Berdasarkan hasil analisis, didapatkan bahwa tidak ada perbedaan hasil Scoring Atopic Dermatitis Index (SCORAD) yang bermakna antara penggunaan cetirizine, loratadine, ataupun fexofenadine dibandingkan plasebo. Namun, meta analisis ini memiliki keterbatasan karena desain studi yang kurang baik dan kualitas bukti dari studi yang dianalisis termasuk dalam kategori rendah–sedang.[7]
Hasil Randomized Controlled Trial (RCT): Tidak Terdapat Perbedaan dengan Kontrol
Sebuah RCT meneliti tentang efikasi pemberian antihistamin cetirizine untuk mencegah berulangnya dermatitis atopik pada anak. Pada RCT tersebut, tidak didapatkan adanya perbedaan signifikan antara grup kontrol dengan grup cetirizine selama 6 bulan follow up. Cetirizine tidak efektif dalam mencegah rekurensi dermatitis atopik. Meski begitu, perlu dicatat bahwa RCT ini memiliki jumlah sampel yang kecil dan banyak pasien yang loss-to-follow-up (20%).[8]
Hasil Studi yang Mendukung Efikasi Antihistamin untuk Dermatitis Atopik
Penelitian lain menampilkan hasil yang berbeda. Studi ini meneliti tentang efikasi antihistamin oral olopatadine dalam menurunkan keluhan pasien dengan dermatitis atopik melalui skala analog visual (VAS), kegiatan menggaruk malam hari (scratching nocturnal) melalui alat khusus, dan kualitas tidur melalui elektroensefalogram. Hasil penelitian menunjukkan bahwa olopatadine efektif mengurangi rasa gatal, namun studi ini memiliki keterbatasan berupa jumlah sampel yang sedikit.[9]
Studi lain adalah sebuah kohort retrospektif yang menganalisis 161 pasien dermatitis atopik dari Eczema Clinic, National Skin Centre, Singapura. Dari 380 observasi pengobatan, 177 (46,58%) menerima antihistamin. Hasil studi menunjukkan bahwa pasien yang menerima antihistamin mengalami penurunan rerata skor gatal 0.67 dan skor gangguan tidur 0.87 dibandingkan pasien yang tidak menerima antihistamin.
Analisis juga menunjukkan bahwa antihistamin generasi kedua lebih efektif dibandingkan generasi pertama dalam mengurangi pruritus dan gangguan tidur, meskipun perbedaannya tidak mencapai signifikansi statistik.[10]
Kesimpulan
Dermatitis atopik atau eksim merupakan kondisi peradangan kulit kronik yang ditandai dengan adanya ruam kulit, kemerahan, bengkak, dan gatal.
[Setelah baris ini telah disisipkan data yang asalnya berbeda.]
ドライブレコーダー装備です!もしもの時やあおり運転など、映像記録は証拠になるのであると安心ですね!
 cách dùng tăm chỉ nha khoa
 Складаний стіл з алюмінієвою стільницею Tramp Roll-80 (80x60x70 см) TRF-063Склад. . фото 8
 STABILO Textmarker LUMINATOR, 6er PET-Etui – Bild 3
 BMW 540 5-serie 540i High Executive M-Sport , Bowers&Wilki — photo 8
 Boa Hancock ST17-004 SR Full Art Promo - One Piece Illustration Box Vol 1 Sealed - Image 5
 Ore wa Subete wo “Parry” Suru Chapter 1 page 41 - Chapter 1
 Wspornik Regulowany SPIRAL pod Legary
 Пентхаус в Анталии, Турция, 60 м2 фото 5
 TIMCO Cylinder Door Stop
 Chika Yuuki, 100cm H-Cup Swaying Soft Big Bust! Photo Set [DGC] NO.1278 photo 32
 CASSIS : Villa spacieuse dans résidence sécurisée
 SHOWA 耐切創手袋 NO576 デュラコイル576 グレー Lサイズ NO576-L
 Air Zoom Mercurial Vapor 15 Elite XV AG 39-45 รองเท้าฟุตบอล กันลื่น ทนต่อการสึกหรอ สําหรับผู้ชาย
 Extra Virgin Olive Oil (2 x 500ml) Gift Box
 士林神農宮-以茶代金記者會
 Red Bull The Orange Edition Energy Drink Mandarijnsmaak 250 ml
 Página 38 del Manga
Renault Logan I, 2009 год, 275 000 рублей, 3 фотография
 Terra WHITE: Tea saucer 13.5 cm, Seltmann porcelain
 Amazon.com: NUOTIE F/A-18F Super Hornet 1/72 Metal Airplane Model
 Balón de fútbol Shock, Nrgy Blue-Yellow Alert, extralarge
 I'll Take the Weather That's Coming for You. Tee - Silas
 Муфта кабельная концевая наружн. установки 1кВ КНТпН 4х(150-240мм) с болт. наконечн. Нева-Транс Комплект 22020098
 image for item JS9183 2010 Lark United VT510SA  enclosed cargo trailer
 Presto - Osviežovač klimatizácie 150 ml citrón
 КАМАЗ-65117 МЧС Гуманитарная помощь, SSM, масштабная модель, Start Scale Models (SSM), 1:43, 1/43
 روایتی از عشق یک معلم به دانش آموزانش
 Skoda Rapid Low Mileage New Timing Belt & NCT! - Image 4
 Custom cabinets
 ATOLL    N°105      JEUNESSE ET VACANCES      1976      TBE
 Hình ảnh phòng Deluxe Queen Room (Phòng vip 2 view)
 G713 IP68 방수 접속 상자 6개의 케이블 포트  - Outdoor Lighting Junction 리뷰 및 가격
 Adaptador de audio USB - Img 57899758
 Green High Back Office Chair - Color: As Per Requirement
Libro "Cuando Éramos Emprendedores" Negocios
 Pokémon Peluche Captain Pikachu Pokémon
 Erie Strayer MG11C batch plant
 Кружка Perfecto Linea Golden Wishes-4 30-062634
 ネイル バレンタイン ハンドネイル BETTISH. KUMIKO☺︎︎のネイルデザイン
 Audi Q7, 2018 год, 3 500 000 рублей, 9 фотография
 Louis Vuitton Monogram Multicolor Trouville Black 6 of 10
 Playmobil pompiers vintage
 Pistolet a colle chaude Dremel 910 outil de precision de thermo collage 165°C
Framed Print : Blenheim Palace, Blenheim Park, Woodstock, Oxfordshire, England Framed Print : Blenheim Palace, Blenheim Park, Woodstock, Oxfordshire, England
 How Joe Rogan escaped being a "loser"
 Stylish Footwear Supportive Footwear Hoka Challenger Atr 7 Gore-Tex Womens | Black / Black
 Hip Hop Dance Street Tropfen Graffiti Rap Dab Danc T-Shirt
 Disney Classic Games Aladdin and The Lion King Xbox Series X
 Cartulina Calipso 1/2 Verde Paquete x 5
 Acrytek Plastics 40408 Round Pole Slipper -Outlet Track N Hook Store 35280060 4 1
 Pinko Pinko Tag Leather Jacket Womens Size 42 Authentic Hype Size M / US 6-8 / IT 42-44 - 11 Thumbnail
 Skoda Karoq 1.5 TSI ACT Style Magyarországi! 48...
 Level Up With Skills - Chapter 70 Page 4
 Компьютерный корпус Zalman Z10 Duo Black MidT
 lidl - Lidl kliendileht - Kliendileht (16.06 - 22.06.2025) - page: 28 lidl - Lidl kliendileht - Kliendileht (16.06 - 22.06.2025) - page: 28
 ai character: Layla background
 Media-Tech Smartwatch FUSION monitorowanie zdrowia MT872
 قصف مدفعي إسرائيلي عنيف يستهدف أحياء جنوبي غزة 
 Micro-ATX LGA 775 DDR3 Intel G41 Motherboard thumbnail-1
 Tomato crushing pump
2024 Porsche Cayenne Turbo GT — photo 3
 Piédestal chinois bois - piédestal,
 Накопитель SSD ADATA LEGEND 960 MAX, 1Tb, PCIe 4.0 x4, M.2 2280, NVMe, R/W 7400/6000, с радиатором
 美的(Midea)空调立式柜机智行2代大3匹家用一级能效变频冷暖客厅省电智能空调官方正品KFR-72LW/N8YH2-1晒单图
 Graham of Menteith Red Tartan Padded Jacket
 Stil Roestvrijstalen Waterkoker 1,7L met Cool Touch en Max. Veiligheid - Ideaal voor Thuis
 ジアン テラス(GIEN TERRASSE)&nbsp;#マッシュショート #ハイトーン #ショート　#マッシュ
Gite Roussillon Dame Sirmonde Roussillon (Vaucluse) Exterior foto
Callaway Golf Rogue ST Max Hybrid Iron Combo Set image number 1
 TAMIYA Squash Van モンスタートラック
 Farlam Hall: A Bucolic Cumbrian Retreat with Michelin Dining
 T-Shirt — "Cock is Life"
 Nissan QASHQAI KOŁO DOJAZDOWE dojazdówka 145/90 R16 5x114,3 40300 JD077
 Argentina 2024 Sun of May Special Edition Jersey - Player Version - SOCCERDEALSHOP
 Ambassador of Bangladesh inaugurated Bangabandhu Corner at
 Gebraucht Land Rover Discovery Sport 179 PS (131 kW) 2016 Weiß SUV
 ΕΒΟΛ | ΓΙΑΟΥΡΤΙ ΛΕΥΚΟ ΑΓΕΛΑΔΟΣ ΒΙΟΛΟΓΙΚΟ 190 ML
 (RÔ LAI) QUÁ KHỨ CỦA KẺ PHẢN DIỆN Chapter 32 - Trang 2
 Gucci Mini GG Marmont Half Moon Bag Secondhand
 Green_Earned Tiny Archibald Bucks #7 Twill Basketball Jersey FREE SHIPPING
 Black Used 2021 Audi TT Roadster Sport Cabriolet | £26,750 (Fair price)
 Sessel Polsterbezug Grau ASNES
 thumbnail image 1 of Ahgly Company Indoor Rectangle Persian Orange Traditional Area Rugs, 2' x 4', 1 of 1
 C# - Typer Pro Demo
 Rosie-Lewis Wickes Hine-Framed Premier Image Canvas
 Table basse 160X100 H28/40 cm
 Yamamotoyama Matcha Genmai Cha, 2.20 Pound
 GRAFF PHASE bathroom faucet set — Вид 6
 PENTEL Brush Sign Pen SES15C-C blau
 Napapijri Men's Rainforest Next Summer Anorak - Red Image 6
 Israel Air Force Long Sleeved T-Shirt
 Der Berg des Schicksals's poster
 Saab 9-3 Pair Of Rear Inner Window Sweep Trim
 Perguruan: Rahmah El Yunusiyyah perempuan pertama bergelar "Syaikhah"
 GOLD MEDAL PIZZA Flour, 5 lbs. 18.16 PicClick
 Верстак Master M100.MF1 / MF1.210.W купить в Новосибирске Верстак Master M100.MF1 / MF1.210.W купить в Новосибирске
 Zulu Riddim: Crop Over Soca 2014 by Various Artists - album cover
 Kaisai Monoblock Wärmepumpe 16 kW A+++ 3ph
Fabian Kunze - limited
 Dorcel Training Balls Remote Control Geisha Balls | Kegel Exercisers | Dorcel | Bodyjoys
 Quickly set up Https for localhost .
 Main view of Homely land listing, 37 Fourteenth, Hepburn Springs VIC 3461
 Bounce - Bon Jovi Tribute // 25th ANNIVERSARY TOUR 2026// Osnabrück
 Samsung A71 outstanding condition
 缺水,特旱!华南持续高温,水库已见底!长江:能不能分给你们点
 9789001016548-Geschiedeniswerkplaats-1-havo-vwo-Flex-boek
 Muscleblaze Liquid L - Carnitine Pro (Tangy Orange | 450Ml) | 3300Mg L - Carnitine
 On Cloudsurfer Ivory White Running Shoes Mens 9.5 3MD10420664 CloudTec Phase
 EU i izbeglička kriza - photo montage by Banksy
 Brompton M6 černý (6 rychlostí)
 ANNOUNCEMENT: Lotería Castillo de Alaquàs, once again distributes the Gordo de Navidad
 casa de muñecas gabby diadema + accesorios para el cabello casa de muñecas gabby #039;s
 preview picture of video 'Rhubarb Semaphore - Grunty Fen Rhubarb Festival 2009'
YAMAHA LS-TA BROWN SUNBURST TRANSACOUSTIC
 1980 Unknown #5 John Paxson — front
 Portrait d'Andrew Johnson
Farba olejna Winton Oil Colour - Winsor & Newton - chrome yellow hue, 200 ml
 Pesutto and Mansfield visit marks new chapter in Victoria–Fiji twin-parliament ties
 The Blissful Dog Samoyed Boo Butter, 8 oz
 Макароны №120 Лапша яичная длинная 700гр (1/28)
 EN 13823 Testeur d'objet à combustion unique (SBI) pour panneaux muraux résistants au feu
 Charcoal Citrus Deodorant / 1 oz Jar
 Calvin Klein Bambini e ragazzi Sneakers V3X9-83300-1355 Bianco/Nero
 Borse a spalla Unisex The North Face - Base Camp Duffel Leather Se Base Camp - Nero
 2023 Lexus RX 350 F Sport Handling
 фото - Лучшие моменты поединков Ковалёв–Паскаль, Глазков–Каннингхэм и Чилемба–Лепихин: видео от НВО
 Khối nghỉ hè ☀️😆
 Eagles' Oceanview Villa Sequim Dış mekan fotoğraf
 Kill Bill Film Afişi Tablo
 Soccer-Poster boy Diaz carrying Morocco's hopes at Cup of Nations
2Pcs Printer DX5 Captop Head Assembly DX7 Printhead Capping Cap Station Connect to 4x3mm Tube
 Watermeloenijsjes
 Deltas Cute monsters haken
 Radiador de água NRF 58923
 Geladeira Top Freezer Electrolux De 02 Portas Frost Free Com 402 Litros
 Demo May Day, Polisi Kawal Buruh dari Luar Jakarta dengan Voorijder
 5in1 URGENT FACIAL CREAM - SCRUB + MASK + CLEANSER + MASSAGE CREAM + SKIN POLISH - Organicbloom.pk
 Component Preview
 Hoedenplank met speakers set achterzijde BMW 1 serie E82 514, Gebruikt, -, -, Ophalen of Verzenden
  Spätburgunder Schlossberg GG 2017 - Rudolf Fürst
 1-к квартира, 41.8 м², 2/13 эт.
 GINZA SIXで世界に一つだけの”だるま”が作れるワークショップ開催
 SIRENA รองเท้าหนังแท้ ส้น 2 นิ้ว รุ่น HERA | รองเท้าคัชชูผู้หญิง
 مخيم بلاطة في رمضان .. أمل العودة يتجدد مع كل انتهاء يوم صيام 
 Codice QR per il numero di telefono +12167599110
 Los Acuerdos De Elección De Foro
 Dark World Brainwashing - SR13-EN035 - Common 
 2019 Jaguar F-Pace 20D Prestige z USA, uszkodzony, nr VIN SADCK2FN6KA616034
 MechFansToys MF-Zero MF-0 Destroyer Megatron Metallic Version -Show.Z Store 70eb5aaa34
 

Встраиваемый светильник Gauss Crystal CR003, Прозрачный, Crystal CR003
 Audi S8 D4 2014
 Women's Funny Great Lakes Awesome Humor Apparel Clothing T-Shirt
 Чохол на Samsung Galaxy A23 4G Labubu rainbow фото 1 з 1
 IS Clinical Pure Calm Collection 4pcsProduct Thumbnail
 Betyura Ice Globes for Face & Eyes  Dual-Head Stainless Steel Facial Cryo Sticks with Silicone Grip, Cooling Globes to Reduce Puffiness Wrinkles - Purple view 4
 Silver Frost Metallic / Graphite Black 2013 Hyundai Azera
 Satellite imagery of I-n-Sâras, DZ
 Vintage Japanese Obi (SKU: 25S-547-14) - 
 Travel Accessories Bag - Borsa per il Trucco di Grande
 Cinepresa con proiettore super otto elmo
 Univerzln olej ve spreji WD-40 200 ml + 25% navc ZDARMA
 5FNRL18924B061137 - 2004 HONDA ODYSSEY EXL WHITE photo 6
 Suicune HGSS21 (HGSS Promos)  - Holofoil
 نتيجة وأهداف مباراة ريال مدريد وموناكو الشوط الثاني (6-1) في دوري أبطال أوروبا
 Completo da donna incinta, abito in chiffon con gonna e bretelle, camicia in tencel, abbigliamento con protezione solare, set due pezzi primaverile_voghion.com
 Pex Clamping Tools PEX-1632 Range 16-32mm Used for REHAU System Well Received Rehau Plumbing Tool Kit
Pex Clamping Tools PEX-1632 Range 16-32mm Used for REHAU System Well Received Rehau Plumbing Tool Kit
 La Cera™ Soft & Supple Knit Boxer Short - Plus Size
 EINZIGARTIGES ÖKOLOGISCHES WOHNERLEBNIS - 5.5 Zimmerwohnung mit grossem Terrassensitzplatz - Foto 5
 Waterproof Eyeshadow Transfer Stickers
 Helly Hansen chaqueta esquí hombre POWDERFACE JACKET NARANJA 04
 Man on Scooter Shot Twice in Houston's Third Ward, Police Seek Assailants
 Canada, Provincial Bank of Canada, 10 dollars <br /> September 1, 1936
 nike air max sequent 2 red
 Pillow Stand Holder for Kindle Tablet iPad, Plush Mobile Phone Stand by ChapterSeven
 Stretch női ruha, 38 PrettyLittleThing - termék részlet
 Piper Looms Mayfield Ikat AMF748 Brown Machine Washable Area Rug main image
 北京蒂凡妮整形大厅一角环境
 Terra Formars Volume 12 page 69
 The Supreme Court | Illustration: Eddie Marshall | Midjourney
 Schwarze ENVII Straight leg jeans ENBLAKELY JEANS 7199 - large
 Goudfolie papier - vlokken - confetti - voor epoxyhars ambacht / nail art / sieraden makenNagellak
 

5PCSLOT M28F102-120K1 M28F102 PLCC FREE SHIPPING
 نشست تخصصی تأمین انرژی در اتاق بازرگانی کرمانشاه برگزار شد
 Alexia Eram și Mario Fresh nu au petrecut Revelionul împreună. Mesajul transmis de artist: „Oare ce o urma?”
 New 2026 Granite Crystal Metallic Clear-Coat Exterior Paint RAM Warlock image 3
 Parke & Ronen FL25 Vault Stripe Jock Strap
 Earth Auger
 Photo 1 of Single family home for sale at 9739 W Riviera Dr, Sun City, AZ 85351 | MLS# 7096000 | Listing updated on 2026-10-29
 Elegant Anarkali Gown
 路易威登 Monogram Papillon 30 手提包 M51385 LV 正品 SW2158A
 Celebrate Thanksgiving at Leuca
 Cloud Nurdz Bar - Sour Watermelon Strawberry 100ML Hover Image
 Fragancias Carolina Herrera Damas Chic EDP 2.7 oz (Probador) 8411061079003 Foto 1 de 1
Antihistamin oral sering diresepkan pada kasus dermatitis atopik dengan harapan akan mengurangi keluhan gatal dan gangguan tidur terkait gatal.
Meski begitu, basis bukti yang ada saat ini belum adekuat untuk mendukung penggunaan antihistamin oral pada kasus dermatitis atopik. Kebanyak studi memiliki jumlah sampel yang sangat kecil dan memiliki berbagai keterbatasan metodologi. Masih diperlukan uji klinis acak terkontrol dengan sampel lebih besar sebelum kesimpulan yang lebih meyakinkan bisa ditarik.